Text provided:
Each week, we invite our Crime Cymru authors to tell us a bit about themselves and their writing. This week, playwright Derek Webb paints a fascinating picture of how he creates murder mystery comedies for performance.

A funny way to solve a murder (or two)
To be honest, I was amazed when I was asked if I’d like to join the Crime Writers’ Association a couple of years ago. After all, at the time, I hadn’t written a single crime novel. What I had written was a series of murder mystery comedies and they, it seemed, were my entry ticket. The comedies feature a crime novelist called Agatha Crusty – who, inevitably, is also pretty adept at solving crimes. She first appeared in a full length comedy called Agatha Crusty and the Village Hall Murders, which premiered in 2013 and has since gone on to have had many hundreds of performances all over the UK, in Australia and the US. This has now been followed by three other plays, Agatha Crusty and the Murder Mystery Dinner, Agatha Crusty and the Health Spa Murders and Agatha Crusty and the Pantomime Murders.

The first Agatha Crusty was in fact commissioned by a local theatre company. They had had considerable success with a stage version of ‘Allo, ‘Allo and said could I write something similar. I assumed they weren’t wanting a French resistance play, but something which would have popular appeal. I reasoned that their audiences weren’t necessarily frequent theatre goers and their point of reference was more likely to be television – hence the success of ‘Allo, ‘Allo. Consequently I spent a long while going through possible concepts and came up with a shortlist of ideas, reality TV shows, a variation on ‘Strictly’, soaps and more. I also thought about the more over the top detective programmes like Midsummer Murders and Death in Paradise – and then of course there were the perennial and ever popular characters such as Poirot and Miss Marple – any Agatha Christie in fact. It was then the name Agatha Crusty popped out of nowhere into my brain, and I knew I had it!

The play went on to quickly gain many dozens of productions, including one in Australia and another in the USA with Santa Clara Players of California, a company that seems to specialise in doing very ‘British’ plays. And the American audience, like the UK ones lapped it up.

Work to complete:
**1)** Reproduce word for word the part of the text about the Agatha Crusty plays that begins at the words "A funny way" and stops after the words "the Pantomime Murders.".
**2)** Translate this sentence from the text about the Agatha Crusty plays into Spanish: "After all, at the time, I hadn’t written a single crime novel."
**3)** Write what comes next in the text about the Agatha Crusty murder mystery comedies, picking up after its final sentence.

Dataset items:

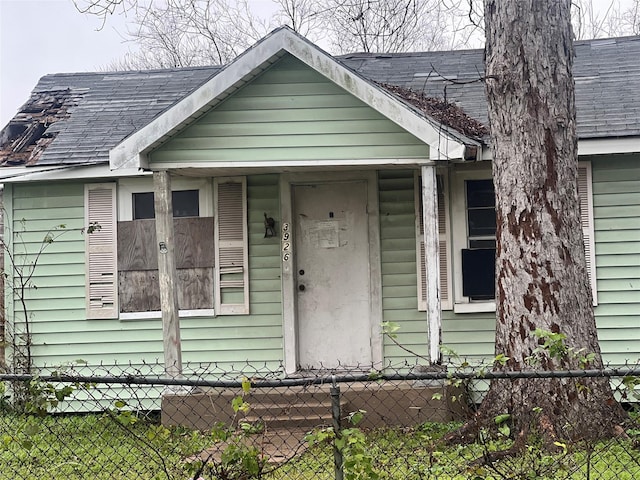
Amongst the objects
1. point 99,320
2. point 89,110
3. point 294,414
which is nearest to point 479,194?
point 294,414

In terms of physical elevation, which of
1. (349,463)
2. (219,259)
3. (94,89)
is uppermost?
(94,89)

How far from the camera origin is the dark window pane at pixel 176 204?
9.47 metres

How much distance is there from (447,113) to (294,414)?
381 cm

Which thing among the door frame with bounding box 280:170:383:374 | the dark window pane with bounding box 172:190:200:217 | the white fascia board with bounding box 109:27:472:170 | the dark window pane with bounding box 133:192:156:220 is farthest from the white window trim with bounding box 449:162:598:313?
the dark window pane with bounding box 133:192:156:220

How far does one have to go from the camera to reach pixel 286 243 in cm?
928

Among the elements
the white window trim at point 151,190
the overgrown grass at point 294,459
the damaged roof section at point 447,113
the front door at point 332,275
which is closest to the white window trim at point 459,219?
the damaged roof section at point 447,113

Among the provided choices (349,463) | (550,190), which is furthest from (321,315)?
(349,463)

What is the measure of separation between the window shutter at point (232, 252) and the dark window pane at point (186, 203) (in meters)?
0.29

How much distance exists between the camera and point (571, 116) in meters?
6.73

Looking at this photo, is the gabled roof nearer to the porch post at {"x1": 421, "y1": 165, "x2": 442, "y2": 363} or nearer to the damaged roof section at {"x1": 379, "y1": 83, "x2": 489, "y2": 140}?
the damaged roof section at {"x1": 379, "y1": 83, "x2": 489, "y2": 140}

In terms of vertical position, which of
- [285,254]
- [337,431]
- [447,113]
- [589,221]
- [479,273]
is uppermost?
[447,113]

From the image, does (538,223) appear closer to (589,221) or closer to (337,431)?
(589,221)

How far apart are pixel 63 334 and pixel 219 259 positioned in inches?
82.5

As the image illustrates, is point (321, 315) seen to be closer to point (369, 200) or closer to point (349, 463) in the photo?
point (369, 200)
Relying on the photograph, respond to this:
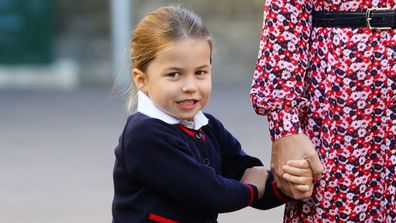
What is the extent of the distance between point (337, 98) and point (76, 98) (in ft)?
24.1

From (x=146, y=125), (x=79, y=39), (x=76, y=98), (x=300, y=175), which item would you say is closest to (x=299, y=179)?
(x=300, y=175)

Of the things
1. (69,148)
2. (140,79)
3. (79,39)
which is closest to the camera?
(140,79)

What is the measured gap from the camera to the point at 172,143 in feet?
8.98

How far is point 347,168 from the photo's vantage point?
2.68 m

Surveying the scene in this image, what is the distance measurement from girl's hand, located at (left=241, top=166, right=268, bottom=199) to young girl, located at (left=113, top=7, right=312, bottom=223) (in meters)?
0.01

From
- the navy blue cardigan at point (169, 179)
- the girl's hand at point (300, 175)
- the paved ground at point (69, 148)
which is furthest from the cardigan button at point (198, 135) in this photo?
the paved ground at point (69, 148)

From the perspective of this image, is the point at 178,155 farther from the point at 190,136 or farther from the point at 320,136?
the point at 320,136

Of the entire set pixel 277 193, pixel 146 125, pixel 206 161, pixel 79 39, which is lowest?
pixel 79 39

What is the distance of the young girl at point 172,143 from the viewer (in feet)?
8.95

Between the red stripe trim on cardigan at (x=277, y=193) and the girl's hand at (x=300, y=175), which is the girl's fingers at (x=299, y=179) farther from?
the red stripe trim on cardigan at (x=277, y=193)

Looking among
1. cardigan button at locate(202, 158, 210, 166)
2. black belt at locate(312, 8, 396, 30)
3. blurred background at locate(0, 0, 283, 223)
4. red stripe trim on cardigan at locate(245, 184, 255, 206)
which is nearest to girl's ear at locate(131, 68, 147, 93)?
cardigan button at locate(202, 158, 210, 166)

Exercise answers:
**1)**
A funny way to solve a murder (or two)
To be honest, I was amazed when I was asked if I’d like to join the Crime Writers’ Association a couple of years ago. After all, at the time, I hadn’t written a single crime novel. What I had written was a series of murder mystery comedies and they, it seemed, were my entry ticket. The comedies feature a crime novelist called Agatha Crusty – who, inevitably, is also pretty adept at solving crimes. She first appeared in a full length comedy called Agatha Crusty and the Village Hall Murders, which premiered in 2013 and has since gone on to have had many hundreds of performances all over the UK, in Australia and the US. This has now been followed by three other plays, Agatha Crusty and the Murder Mystery Dinner, Agatha Crusty and the Health Spa Murders and Agatha Crusty and the Pantomime Murders.

**2)** Al fin y al cabo, en aquel momento no había escrito ni una sola novela policíaca.

**3)**
This is a short clip from one scene in the play.
‘Village Hall Murders’ revolves around the mysterious bumping off of members of the Chortleby Village Hall committee – a plot perhaps suggested by real life, having at the time recently resigned from a committee which contained several members I would dearly loved to have strangled!
The play abounds with very funny scenes and wordplay. For example, this is when DI Twigg – the Detective Inspector sent to investigate the first murder – interviews his first witness, the vicar:
TWIGG: Some basic information first. Let’s start with your name – Reverend…?
TOBY: Bishop.
TWIGG: Sorry… Bishop. (Beat.) Your name is…?
TOBY: That is my name.
TWIGG: Bishop…?
TOBY: Toby.
TWIGG: Bishop Toby?
TOBY: No, Toby Bishop. The Reverend Toby Bishop.
TWIGG: Ah… I’m glad we’ve got that settled. It’s difficult not knowing who you are.
TOBY: I’m well aware of who I am, Inspector.
TWIGG: Of course. Of course. And you live in the vicarage I understand?
TOBY: Yes… I’m the Vicar. It goes with the job.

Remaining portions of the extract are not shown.